_Page text_

But, exactly what question are we picking sides on?

Question A is:
Could there ever exist a GMO technology worth supporting?
Questions B1, B2, B3, and B4 are:
Are current oversight systems inadequate to protect against food safety failures and environmental harms? Do current GMO technologies promote increased chemical use? Have current GMO technologies been oversold prematurely? Does the current regime of intellectual property rights favor multinational corporations over farmers?
I have no answer to Question A right now. I'll find out the correct answer in a few years.

Here's where I am more confident: If you oppose GMOs, it benefits you to remain friendly with everybody who shares your answers on Question B, regardless of their answer to Question A.


MAT kinase said...

It's important to evaluate GM traits relative to the alternatives.

The GM Bt trait has replaced (extremely destructive) organophosphate sprays for control of the Western corn root worm throughout the Midwest. Glyphosate (roundup) certainly is a "pesticide" but it's much less dangerous than the broad-spectrum ones it replaced.

Unfortunately, sometimes IPM means having to spray your crops - but not all sprays are equal.

Ashley Colpaart said...

A good article" The fight over the future of food. -Claudia Parsons

MA said...

I think you're missing a question that people can pick sides on:
Should GMO foods be labeled?

Parke Wilde said...

Yes, that's right.

Labeling is a type B question.

GMO opponents would be on very firm ground expecting their allies to support labeling -- certainly at least voluntary labeling of GMO-free (which is discouraged by current U.S. policy), and perhaps even mandatory labeling.

J V said...

Question B-4:

R said...

Maybe I'm nitpicking semantics here, but could you give an example of what you might learn in the next few years that would conclusively prove that no GMO technology would ever be worth supporting?

Mark said...

Well then, the next question is What to do about all the vegetables and fruits in our supermarkets? Since the fact of the matter is they didn't exist 500 years ago. A good many didn't exist in my parents' childhood. They weren't made in labs, but they were artificially created just the same. Tomatoes were little, bitter berries before mankind started to play around with them.

_Exercise instructions_
From the GMO discussion above, pull out the passage that begins at the words "But, exactly what" and stops after "a few years.", copying it word for word.

_Dataset content_
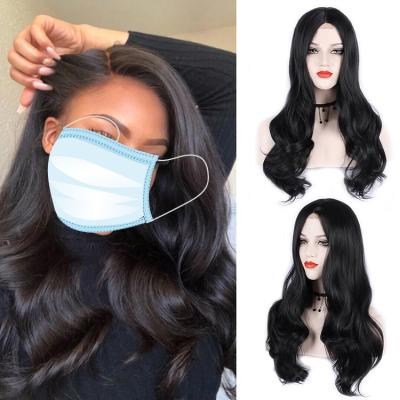 China Silky Straight Wave Moonhair Factory Cuticle Aligned Cambodian Hair 30 Inches Pre Plucked Bleached Knots Raw 13X4 Body Wave Hd Lace Up Wigs for sale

_Task answer_
But, exactly what question are we picking sides on?

Question A is:
Could there ever exist a GMO technology worth supporting?
Questions B1, B2, B3, and B4 are:
Are current oversight systems inadequate to protect against food safety failures and environmental harms? Do current GMO technologies promote increased chemical use? Have current GMO technologies been oversold prematurely? Does the current regime of intellectual property rights favor multinational corporations over farmers?
I have no answer to Question A right now. I'll find out the correct answer in a few years.